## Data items

- - - - - - -

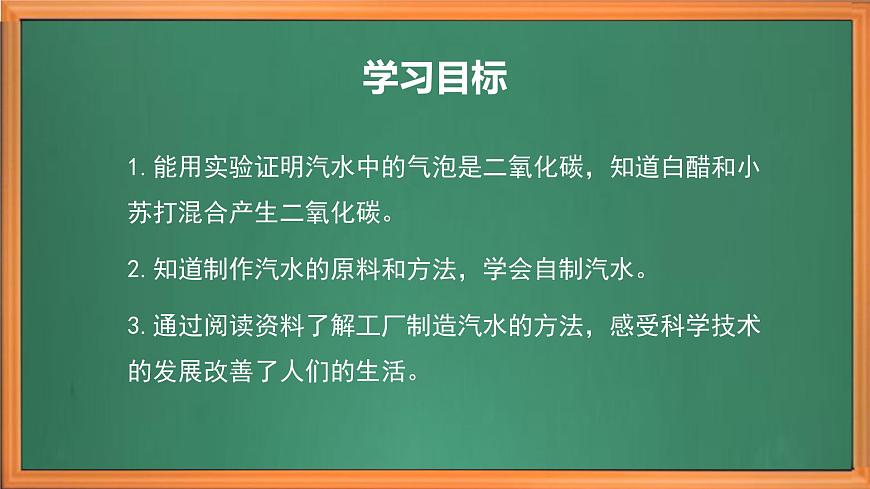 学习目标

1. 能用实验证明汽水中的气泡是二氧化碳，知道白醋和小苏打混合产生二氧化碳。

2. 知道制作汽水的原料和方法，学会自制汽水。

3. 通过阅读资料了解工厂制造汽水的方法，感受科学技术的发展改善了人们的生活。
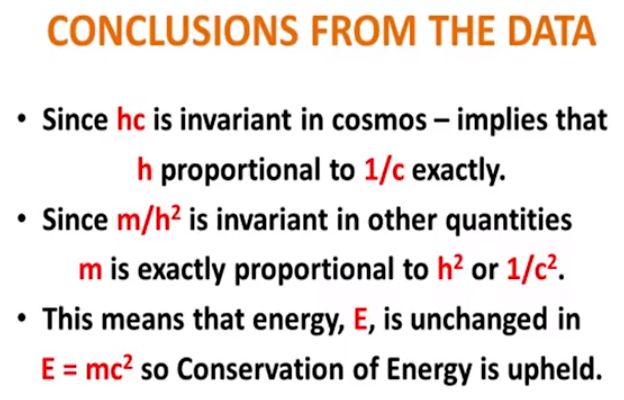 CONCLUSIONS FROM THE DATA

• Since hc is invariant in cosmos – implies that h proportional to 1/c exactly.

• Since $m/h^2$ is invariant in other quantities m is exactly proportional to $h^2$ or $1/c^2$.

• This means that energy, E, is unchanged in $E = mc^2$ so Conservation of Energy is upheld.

- - - - - - -

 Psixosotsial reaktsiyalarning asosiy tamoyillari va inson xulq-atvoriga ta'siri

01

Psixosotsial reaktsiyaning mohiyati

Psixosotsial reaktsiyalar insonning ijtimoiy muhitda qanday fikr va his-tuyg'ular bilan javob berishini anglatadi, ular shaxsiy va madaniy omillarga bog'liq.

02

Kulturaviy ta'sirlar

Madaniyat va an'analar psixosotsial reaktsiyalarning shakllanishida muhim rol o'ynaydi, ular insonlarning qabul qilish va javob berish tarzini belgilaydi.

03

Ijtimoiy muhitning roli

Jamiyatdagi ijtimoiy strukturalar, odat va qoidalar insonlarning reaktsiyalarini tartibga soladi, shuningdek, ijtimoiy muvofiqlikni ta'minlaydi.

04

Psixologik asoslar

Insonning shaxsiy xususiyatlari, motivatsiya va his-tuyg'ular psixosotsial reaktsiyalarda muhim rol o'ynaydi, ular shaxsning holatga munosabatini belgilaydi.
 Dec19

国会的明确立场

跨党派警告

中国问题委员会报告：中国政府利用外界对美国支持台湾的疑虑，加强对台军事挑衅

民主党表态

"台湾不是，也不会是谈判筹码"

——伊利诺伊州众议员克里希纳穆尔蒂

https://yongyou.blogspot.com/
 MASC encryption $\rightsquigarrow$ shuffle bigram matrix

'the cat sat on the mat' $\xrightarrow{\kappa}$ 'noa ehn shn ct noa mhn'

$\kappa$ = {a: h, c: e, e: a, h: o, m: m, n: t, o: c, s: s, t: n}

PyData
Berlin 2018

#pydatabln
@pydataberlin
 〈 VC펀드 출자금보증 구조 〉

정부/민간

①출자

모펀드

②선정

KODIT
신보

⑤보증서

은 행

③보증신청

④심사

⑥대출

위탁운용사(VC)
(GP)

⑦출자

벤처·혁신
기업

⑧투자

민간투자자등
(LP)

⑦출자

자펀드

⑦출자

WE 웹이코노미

- - - - - - -

## What you should do
Among the entries above, the lines between the ones containing "to $h^2$ or $1/c^2$." and "Energy is upheld.", inclusive, are to be transcribed exactly. No other line is to be given.

## Reply to the task
• Since $m/h^2$ is invariant in other quantities m is exactly proportional to $h^2$ or $1/c^2$.

• This means that energy, E, is unchanged in $E = mc^2$ so Conservation of Energy is upheld.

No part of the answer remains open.